Che il pubblico ridurrà la sua presenza e il privato dovrà gestire i vuoti che si creano, in un’ottica sostenibile e che tuteli i diritti: per esempio, lo squilibrio dei servizi tra settentrione e meridione, cui si accompagna purtroppo tanto non profit in più nel Nord rispetto al Sud. Bisogna ridistribuire le capacità per tutelare i diritti.
Saranno le banche a svolgere questo ruolo? 
Le banche sono soggetti civili. Quindi con un dovere civile, come tutti gli altri cittadini. Includere nel credito, cioè raggiungere il massimo numero di persone che hanno bisogno di denaro per realizzare i propri progetti. 
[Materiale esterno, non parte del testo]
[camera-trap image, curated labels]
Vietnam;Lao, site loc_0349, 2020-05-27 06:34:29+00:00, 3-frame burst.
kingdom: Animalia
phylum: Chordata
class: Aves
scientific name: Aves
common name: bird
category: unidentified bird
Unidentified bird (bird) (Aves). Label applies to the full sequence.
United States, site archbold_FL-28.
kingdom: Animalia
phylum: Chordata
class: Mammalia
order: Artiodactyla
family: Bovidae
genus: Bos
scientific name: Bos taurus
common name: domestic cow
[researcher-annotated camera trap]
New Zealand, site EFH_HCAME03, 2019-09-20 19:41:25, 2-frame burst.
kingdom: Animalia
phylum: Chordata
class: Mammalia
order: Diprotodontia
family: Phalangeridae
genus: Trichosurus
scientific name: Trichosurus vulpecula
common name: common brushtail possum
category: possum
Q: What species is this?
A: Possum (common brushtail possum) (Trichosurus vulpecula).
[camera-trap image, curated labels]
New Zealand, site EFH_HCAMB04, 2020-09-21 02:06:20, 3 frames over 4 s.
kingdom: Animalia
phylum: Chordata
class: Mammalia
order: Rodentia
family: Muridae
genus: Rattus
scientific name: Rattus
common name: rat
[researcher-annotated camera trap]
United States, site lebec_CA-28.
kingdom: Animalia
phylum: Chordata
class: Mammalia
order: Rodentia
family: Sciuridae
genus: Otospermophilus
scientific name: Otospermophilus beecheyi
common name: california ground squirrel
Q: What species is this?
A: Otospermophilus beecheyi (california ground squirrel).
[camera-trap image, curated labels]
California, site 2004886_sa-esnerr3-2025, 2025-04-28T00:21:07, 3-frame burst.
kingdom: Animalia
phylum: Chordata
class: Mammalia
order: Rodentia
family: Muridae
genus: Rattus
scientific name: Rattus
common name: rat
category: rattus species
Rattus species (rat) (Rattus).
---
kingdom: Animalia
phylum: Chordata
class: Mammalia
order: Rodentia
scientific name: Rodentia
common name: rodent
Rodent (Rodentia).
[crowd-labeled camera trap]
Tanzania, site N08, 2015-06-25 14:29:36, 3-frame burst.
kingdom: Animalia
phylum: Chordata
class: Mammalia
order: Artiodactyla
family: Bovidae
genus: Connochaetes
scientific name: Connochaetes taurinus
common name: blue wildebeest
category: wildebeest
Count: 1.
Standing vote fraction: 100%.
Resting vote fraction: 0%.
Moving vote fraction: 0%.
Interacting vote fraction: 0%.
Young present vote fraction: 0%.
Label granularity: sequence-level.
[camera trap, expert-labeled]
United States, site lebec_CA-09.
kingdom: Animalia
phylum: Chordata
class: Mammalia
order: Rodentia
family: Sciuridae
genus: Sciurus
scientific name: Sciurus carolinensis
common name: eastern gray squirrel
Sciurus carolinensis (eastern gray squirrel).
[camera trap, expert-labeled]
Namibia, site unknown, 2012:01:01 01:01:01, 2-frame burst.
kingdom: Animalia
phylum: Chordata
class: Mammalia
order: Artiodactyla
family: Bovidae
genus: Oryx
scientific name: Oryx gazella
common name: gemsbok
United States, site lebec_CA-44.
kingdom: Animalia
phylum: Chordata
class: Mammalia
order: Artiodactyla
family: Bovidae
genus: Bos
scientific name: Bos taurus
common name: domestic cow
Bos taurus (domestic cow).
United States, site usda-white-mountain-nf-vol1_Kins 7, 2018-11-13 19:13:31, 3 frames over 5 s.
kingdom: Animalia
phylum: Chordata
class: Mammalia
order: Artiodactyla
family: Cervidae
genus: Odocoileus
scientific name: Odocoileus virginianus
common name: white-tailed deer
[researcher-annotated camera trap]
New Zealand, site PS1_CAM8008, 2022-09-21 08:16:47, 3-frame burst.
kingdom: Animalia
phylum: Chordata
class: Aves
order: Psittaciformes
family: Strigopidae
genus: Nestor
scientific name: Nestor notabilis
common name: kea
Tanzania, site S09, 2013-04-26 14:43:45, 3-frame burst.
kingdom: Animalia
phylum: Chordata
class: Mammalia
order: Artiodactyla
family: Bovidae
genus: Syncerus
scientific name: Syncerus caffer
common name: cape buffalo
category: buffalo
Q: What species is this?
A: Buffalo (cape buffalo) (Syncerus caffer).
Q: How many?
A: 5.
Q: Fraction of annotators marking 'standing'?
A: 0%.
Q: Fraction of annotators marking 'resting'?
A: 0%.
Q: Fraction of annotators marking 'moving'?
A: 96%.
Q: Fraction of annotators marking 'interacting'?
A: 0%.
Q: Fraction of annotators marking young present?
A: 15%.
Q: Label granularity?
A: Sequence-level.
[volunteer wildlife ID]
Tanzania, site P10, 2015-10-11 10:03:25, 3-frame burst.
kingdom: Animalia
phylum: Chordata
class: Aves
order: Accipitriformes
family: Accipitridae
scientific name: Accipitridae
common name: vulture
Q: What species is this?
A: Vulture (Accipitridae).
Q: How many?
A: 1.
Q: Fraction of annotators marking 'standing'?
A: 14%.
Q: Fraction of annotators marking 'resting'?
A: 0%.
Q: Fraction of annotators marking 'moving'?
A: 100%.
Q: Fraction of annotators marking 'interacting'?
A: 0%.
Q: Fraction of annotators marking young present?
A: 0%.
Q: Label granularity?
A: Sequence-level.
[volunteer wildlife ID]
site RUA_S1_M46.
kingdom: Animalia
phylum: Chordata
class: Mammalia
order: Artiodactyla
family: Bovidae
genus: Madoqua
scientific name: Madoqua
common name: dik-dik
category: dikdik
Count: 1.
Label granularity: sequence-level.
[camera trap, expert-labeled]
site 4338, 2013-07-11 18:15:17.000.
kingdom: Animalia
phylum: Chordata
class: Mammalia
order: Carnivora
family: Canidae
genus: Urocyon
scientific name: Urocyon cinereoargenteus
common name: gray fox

Al tempo stesso, occorre inserire concetti privati nel pubblico, come efficienza, produttività, merito, e concetti pubblici nel privato: così anche le imprese – tutte le imprese – diventano agenti d’inclusione e di mutualismo.

Un bel programma. 
Niente è facile, ma tutto è possibile. Anche perché non ogni cosa si riduce ai soldi. Ci pensi: aiutare un figlio a studiare è un’idea pubblica, non privata. Perché studiare costruisce la pienezza della persona, come l’affetto, il rispetto o, l’amore, e cambia la vita di tutti. Per questo alla fidanzata si regala un mazzo di fiori e non una somma di denaro di pari importo, perché non tutto si può tradurre in una transazione economica. È la vita che si rifiuta di farlo.

Marco Morganti Nato a Macerata, nel 1959, si laurea in Filologia rinascimentale a Firenze nel 1983. Nel 2003 avvia i primi progetti di accesso al credito per Banca Intesa. Nel 2007 inaugura Banca Prossima, di cui è AD e, dal 2011, anche direttore generale.